The coverage plots in Figure 3 show peaks representing sites that were not intended to be targeted by our assay. These off‐target sites appear to be consistent over the entire set of replicates (Supporting Information Figure S2). Off‐target effects are a known consequence of the CRISPR/Cas9 system caused by locations in the genome with sufficient similarity to the gRNA target sequence to induce Cas9 activity (Fu et al., 2013). The most striking off‐target effect was found on chromosome 5, and further investigation of this site showed high homology between the HTT gRNA and an intronic region of the GALNT10 gene. The sequence at this site shows a 3‐bp mismatch to the HTT gRNA (Supporting Information Figure S3A). Additional off‐target sites were detected on chromosomes 4 and 9. These off‐target effects were caused by homology to the ATXN10 gRNA (Supporting Information Figure S3B and S3C).

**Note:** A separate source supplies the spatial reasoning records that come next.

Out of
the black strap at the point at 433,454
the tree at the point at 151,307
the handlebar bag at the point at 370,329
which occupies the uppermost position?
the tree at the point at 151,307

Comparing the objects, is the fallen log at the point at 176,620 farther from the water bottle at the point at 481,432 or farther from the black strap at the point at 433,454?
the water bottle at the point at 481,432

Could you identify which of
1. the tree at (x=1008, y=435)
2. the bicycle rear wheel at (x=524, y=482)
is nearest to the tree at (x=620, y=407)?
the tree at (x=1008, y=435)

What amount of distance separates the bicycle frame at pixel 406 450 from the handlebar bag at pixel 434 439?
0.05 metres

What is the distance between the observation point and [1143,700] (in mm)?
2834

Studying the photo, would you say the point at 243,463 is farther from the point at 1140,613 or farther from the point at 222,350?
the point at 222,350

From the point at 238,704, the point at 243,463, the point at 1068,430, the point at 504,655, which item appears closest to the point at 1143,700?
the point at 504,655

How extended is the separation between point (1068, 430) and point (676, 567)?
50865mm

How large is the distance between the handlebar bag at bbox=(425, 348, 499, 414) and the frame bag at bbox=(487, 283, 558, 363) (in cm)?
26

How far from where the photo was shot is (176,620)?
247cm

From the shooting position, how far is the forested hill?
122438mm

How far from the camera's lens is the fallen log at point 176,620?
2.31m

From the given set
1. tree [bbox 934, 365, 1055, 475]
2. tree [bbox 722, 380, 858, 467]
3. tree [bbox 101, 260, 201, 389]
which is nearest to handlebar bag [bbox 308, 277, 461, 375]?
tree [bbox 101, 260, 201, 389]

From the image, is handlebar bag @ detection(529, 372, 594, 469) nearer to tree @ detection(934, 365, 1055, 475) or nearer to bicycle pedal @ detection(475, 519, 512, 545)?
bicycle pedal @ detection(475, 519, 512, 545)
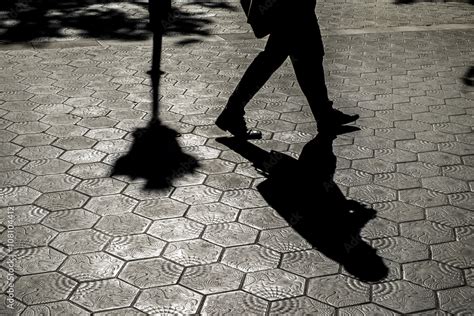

3.4. Enrichment results for clinical HD samples

We further applied No‐Amp Targeted sequencing to 11 clinical HD samples, resulting in an enrichment profile over the entire genome, similar to what was obtained for the HEK 293 replicates (Supporting Information Figure S4). The average fraction of reads on target for the HD samples was 4.9%, and the average number of CCS reads per sample was 10,432. We obtained 157 on‐target reads for HTT, 62 for FMR1, 181 for ATXN10, and 59 for C9orf72 on average for the 11 samples (see Supporting Information Table S3). The deviation in CCS reads between the HD samples and the HEK 293 replicates can be explained by lower amount of DNA going into the library preparation when using DNA from human blood samples (see Materials and Methods). Also, due to the limited amount of available DNA, only two REs were used for genome complexity reduction in the clinical HD samples, while four REs were used for the HEK 293 replicates. This could be another explanation for the variability in enrichment results as compared to that obtained for the HEK 293 DNA.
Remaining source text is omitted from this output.